Rewrite all the records below, replacing "nearest" with "closest" and keeping everything else unchanged. Leave the pictures out of your answer.

**** Input ****

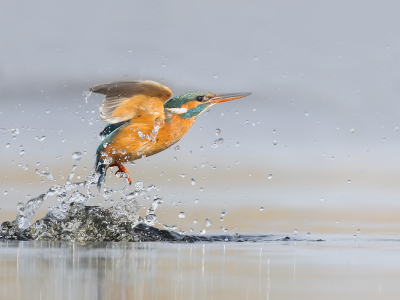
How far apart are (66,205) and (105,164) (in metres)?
1.02

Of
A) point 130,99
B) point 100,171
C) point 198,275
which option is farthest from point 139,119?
point 198,275

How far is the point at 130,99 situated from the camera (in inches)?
283

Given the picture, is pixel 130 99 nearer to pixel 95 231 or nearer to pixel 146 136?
pixel 146 136

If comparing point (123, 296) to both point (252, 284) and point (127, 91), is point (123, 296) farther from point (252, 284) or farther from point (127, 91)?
point (127, 91)

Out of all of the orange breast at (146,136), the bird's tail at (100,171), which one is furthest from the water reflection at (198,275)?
the bird's tail at (100,171)

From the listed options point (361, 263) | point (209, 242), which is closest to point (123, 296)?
point (361, 263)

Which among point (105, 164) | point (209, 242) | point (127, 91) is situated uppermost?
point (127, 91)

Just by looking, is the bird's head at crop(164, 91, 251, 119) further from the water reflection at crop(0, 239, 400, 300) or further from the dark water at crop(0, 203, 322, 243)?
the water reflection at crop(0, 239, 400, 300)

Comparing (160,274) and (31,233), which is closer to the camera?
(160,274)

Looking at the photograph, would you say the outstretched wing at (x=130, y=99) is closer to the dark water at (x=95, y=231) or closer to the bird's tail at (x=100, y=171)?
the bird's tail at (x=100, y=171)

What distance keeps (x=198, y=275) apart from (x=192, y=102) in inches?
163

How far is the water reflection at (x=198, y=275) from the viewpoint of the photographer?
2932 mm

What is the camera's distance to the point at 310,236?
26.8 ft

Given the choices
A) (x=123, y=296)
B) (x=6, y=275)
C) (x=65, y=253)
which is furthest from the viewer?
(x=65, y=253)
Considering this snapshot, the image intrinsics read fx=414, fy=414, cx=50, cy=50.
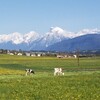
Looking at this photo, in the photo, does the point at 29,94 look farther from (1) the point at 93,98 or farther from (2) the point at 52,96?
(1) the point at 93,98

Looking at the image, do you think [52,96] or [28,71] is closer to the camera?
[52,96]

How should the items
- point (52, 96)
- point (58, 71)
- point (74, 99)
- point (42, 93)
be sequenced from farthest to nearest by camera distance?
1. point (58, 71)
2. point (42, 93)
3. point (52, 96)
4. point (74, 99)

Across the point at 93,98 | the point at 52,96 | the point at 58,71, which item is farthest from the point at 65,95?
the point at 58,71

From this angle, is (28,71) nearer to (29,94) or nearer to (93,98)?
(29,94)

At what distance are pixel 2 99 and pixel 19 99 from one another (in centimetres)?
124

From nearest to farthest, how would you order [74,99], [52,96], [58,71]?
[74,99] → [52,96] → [58,71]

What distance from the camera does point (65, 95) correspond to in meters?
31.7

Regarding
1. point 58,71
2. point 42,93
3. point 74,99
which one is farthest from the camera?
point 58,71

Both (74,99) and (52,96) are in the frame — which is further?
(52,96)

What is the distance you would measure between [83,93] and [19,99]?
5.65 meters

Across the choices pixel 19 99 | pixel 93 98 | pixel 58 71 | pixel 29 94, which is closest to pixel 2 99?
pixel 19 99

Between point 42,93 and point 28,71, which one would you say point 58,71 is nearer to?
point 28,71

****

## Exercise answer:
How far apart are (66,205) and (105,164) (in metres)?
1.02

Of
A) point 130,99
B) point 100,171
C) point 198,275
which option is farthest from point 139,119?
point 198,275

How far is the point at 130,99 situated from the camera (in inches)?
283

Given the picture, is pixel 130 99 nearer to pixel 95 231 or nearer to pixel 146 136?
pixel 146 136

If comparing point (123, 296) to both point (252, 284) and point (127, 91), is point (123, 296) farther from point (252, 284) or farther from point (127, 91)?
point (127, 91)

Out of all of the orange breast at (146,136), the bird's tail at (100,171), which one is furthest from the water reflection at (198,275)?
the bird's tail at (100,171)

From the listed options point (361, 263) | point (209, 242), which is closest to point (123, 296)?
point (361, 263)

Which among point (105, 164) | point (209, 242) | point (127, 91) is situated uppermost?
point (127, 91)

Just by looking, is the bird's head at crop(164, 91, 251, 119) further from the water reflection at crop(0, 239, 400, 300) or further from the dark water at crop(0, 203, 322, 243)?
the water reflection at crop(0, 239, 400, 300)

Comparing (160,274) and (31,233), which is closer to the camera?
(160,274)

Looking at the photograph, would you say the outstretched wing at (x=130, y=99) is closer to the dark water at (x=95, y=231) or closer to the bird's tail at (x=100, y=171)?
the bird's tail at (x=100, y=171)

What distance keeps (x=198, y=275) apart from (x=192, y=102) in inches?
163

How far is the water reflection at (x=198, y=275) from the viewpoint of the photographer?
2932 mm

What is the camera's distance to the point at 310,236?
26.8 ft

Given the choices
A) (x=123, y=296)
B) (x=6, y=275)
C) (x=65, y=253)
which is furthest from the viewer?
(x=65, y=253)
Considering this snapshot, the image intrinsics read fx=414, fy=414, cx=50, cy=50.
Looking at this photo, in the photo, does the point at 29,94 look farther from (1) the point at 93,98 or farther from (2) the point at 52,96?
(1) the point at 93,98

Looking at the image, do you think [52,96] or [28,71] is closer to the camera?
[52,96]

How should the items
- point (52, 96)
- point (58, 71)
- point (74, 99)
- point (42, 93)
be sequenced from farthest to closest by camera distance?
1. point (58, 71)
2. point (42, 93)
3. point (52, 96)
4. point (74, 99)

Across the point at 93,98 | the point at 52,96 | the point at 58,71, which item is farthest from the point at 65,95?
the point at 58,71

From this angle, is (28,71) nearer to (29,94) or nearer to (93,98)?
(29,94)

At what distance are pixel 2 99 and pixel 19 99 from one another (in centimetres)?
124

From closest to farthest, how would you order [74,99], [52,96], [58,71]?
[74,99] → [52,96] → [58,71]

What distance from the camera does point (65, 95) correspond to in meters?
31.7

Regarding
1. point 58,71
2. point 42,93
3. point 74,99
which one is farthest from the camera?
point 58,71

Both (74,99) and (52,96) are in the frame — which is further?
(52,96)

What is the distance you would measure between [83,93] and [19,99]?
5.65 meters

Across the choices pixel 19 99 | pixel 93 98 | pixel 58 71 | pixel 29 94, which is closest to pixel 2 99?
pixel 19 99

Between point 42,93 and point 28,71, which one would you say point 58,71 is nearer to?
point 28,71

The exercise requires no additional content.